__INSTRUÇÕES DAS TAREFAS__
a) Por favor, reproduza o texto sobre o álbum The Wall de “Um dos discos” a “meses de idade.”.
b) Dê sequência ao texto sobre o álbum The Wall, começando logo após a última frase apresentada.

__TRECHO PARA LEITURA__
Um dos discos mais famosos da história do
rock, The Wall, da banda inglesa Pink Floyd, não é cultuado até hoje apenas por
sua qualidade musical. Roger Waters, baixista da banda, trabalhou uma série de
questões psicológicas e políticas nas letras do álbum temático. No início dos
shows da atual turnê de Waters, logo aparecem as referências a seu pai. Uma
foto, o nome completo, a data de nascimento e morte. O pai de Waters faleceu na
II Guerra em 1944, deixando Roger órfão aos cinco meses de idade.
É estranho talvez pensar em como a morte
prematura de um pai, que Waters sequer conheceu, tenha o afetado a tal ponto
que se tornou assunto recorrente no álbum. Ficamos sensibilizados com os
horrores de guerras quando vemos fotos de crianças na África sem pernas após
terem pisado em minas terrestres; em filmes que retratam guerras, como por
exemplo, “O Resgate do Soldado Ryan”; no videoclip da canção “Brothers in Arms”
do Dire Straits; nos horrores praticados por guerrilhas com crianças. A morte é um fantasma em nossas vidas, mas ainda mais dolorosa para
aqueles cujos entes queridos foram vitimados prematuramente, fugindo do curso
natural da existência. Se você perdesse seus pais ou irmãos em uma guerra,
seria compreensível você criar horror à guerra e suas nefastas consequências.
Mas será que para um bebê de cinco meses isso é tão relevante assim? E para
aqueles cujos parentes passaram por guerras e sobreviveram? Será a guerra ainda
assim traumática de forma indireta?
Não posso compreender exatamente o que se
passou na cabeça de Waters. The Wall dá uma boa pista, mas há uma canção que
não foi lançada no álbum e que mostra um pouco o quanto a morte de seu pai impactou na
sua vida. No filme “the Wall”, lançado alguns anos depois do álbum, temos a
canção “When the Tigers Broke Free”. Nesta música, Waters descreve como ele acidentalmente encontrou uma carta do Rei da Inglaterra comunicando a morte do seu pai –
escondida em uma gaveta de fotos antigas. Na última estrofe, de forma
dramática, Waters descreve da seguinte forma a batalha que vitimou seu pai:
It was dark all around.
There was frost in the ground
When the tigers broke free.
And no one survived
From the Royal Fusiliers Company C.
They were all left behind,
Most of them dead,
The rest of them dying.
And that's how the High Command took my daddy - from me.
There was frost in the ground
When the tigers broke free.
And no one survived
From the Royal Fusiliers Company C.
They were all left behind,
Most of them dead,
The rest of them dying.
And that's how the High Command took my daddy - from me.

__MATERIAL DE ORIGEM__
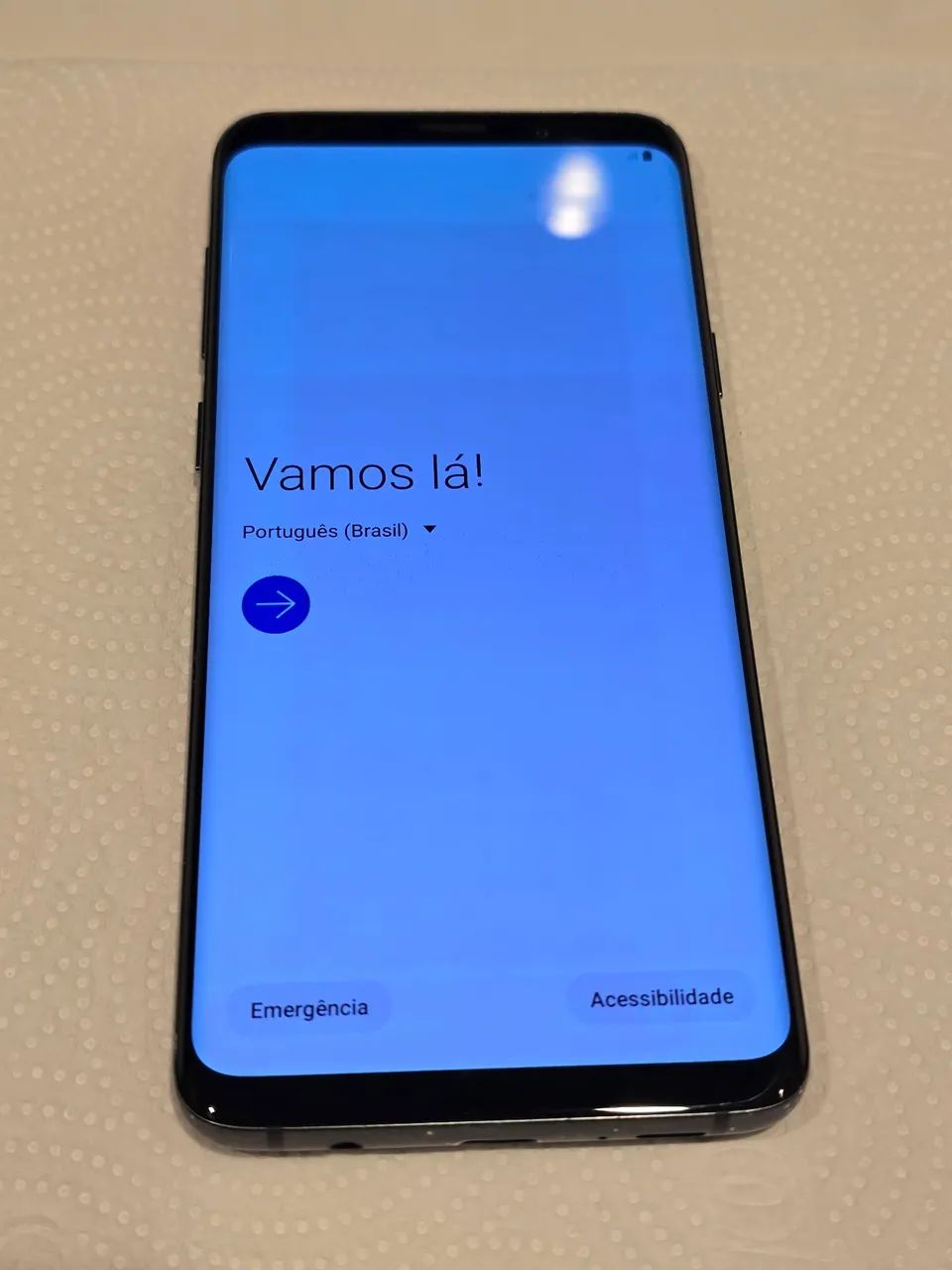 Samsung Galaxy S9 Plus 128gb - Foto 3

__RESULTADOS DO EXERCÍCIO__
a)
Um dos discos mais famosos da história do
rock, The Wall, da banda inglesa Pink Floyd, não é cultuado até hoje apenas por
sua qualidade musical. Roger Waters, baixista da banda, trabalhou uma série de
questões psicológicas e políticas nas letras do álbum temático. No início dos
shows da atual turnê de Waters, logo aparecem as referências a seu pai. Uma
foto, o nome completo, a data de nascimento e morte. O pai de Waters faleceu na
II Guerra em 1944, deixando Roger órfão aos cinco meses de idade.

b)
“Foi assim que o Alto Comando tirou meu pai de mim”. Evito utilizar o pronome “lhe” na minha tradução livre para enfatizar a dor que lhe causou a morte de seu pai, como ele próprio enfatiza no fim da canção, seguido de um silêncio repentino ensurdecedor. Provavelmente essa dor não foi lhe passada diretamente, mas o modo como tais acontecimentos afetaram sua mãe e demais parentes certamente não lhe passou despercebido. Nossas ligações emocionais com nossas famílias não permitem que escapemos da dor que ali convive à espreita, como um fantasma morto que nos assombra. Ela aparece, por exemplo, quando vemos como nossos pais lidam com situações limítrofes que nos afetam. (In)felizmente, temos uma forte capacidade empática de perceber a dor das pessoas próximas. Não é para menos que histórias de nossos avós ou pais nos emocionam, mesmo quando ocorreram em um passado distante, antes mesmo de nascermos.
Talvez por isso a guerra seja tão horrível. Os custos da guerra
não se resumem ao impacto sofrido por quem viu a guerra e recebeu a notícia da
morte de parentes e amigos. Essas dores perduram nas gerações seguintes, mesmo
quando não se tocam nesses assuntos, justamente devido à dor que causam. Os
traumas de nossos pais fazem com que eles próprios, para se protegerem, se
distanciem de si mesmos. Esse processo de distanciamento de si próprios
impede que eles dividam suas dores com os outros, mesmo com seus filhos. E,
assim, nos distanciamos de nossos pais e até de nós mesmos, porque aprendemos
em casa que não é bom se aproximar de si mesmo e lidar com suas próprias
tristezas e alegrias.
Waters perdeu o pai na guerra.
Mas quanto sua mãe também não morreu com isso? O quanto ele próprio não perdeu
a si mesmo ao ver seus entes mais queridos se distanciarem de si mesmos para se
protegerem? Não é à toa que o disco se chama “The Wall”. Não é à toa que
construímos muros em volta de nós mesmos. Meu pai sobreviveu ao totalitarismo
comunista e à Guerra da Coreia, minha mãe sobreviveu às péssimas condições de
vida em um país destruído por uma sangrenta guerra civil. O quanto deles eu
perdi com a guerra? E o quanto eu perdi de mim mesmo? Quão alto é o muro que
criamos entre nós e o mundo?
“Mother, did it need to be so high?” (“Mother”, Pink Floyd - The Wall)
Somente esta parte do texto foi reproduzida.